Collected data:

******************************

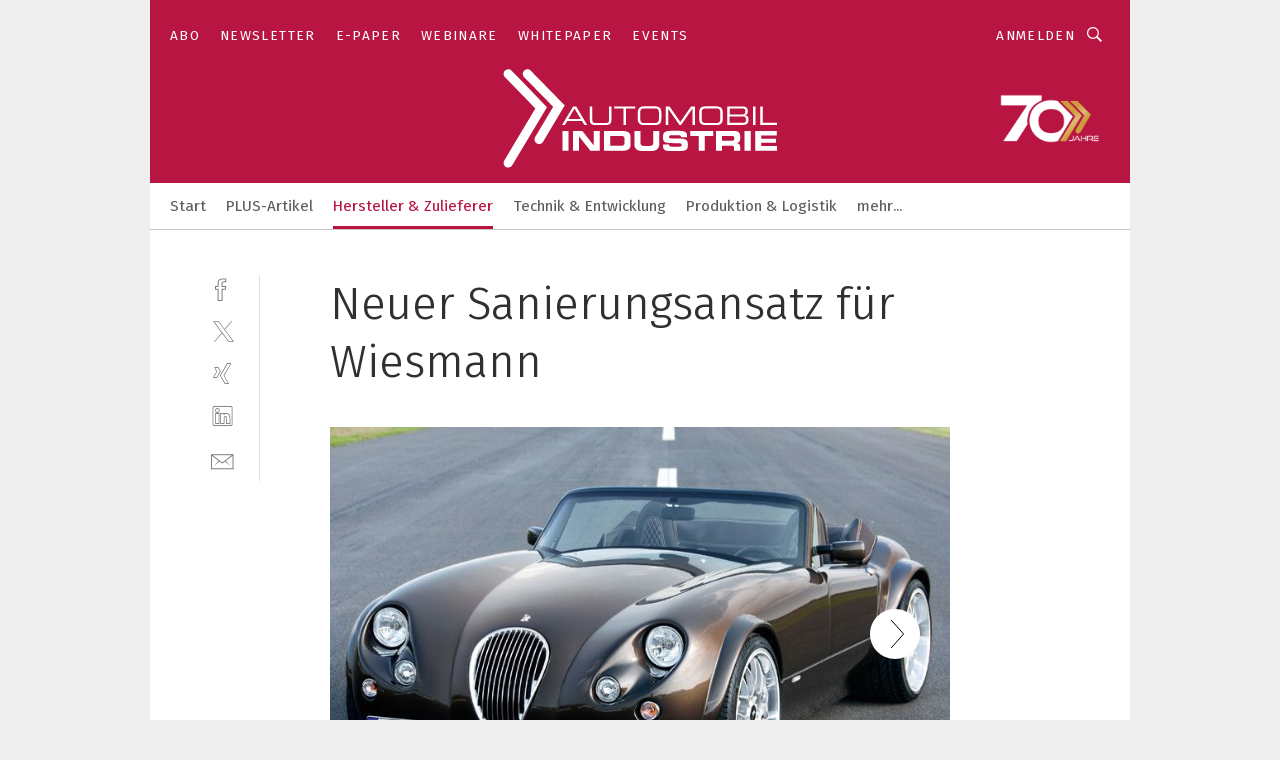

--- FILE ---
content_type: image/svg+xml
request_url: https://cdn2.vogel.de/applications/16/img/icon_plus.svg
body_size: 560
content:
<?xml version="1.0" encoding="utf-8"?>
<!-- Generator: Adobe Illustrator 22.1.0, SVG Export Plug-In . SVG Version: 6.00 Build 0)  -->
<svg version="1.1" id="Ebene_1" xmlns="http://www.w3.org/2000/svg" xmlns:xlink="http://www.w3.org/1999/xlink" x="0px" y="0px"
	 viewBox="0 0 108 85" style="enable-background:new 0 0 108 85;" xml:space="preserve">
<style type="text/css">
	.st0{fill:#B81543;}
	.st1{fill:#FFFFFF;}
</style>
<title>ai</title>
<g id="Vorschläge">
	<g id="flags--outline" transform="translate(-151.000000, -33.000000)">
		<g id="ai" transform="translate(151.681818, 33.522727)">
			<path id="Rectangle" class="st0" d="M5,0h97c2.8,0,5,2.2,5,5v74c0,2.8-2.2,5-5,5H5c-2.8,0-5-2.2-5-5V5C0,2.2,2.2,0,5,0z"/>
			<path id="AI" class="st1" d="M20.2,63.5L23,53.2h14.7l2.8,10.2h9L35.6,19.3H25.2L11.4,63.5H20.2z M35.9,46.8H24.6l5.6-21.1
				L35.9,46.8z M61.2,63.5V19.3h-8.4v44.2H61.2z"/>
			<g id="Path">
				<path id="path-1_1_" class="st1" d="M85.4,54.2c0,2-1.2,3.3-3,3.3c-1.9,0-3.1-1.2-3.1-3.3v-8.7h-8.7c-2,0-3.3-1.2-3.3-3
					c0-1.9,1.2-3.1,3.3-3.1h8.7v-8.7c0-2,1.2-3.3,3.1-3.3c1.7,0,3,1.2,3,3.3v8.7h8.7c2,0,3.3,1.2,3.3,3.1c0,1.7-1.2,3-3.3,3h-8.7
					V54.2z"/>
			</g>
		</g>
	</g>
</g>
</svg>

******************************

▶ _REQUIRED WORK_: Give only the number of lines in the data that hold the string "translate".

▶ _WRITTEN SOLUTION_: 2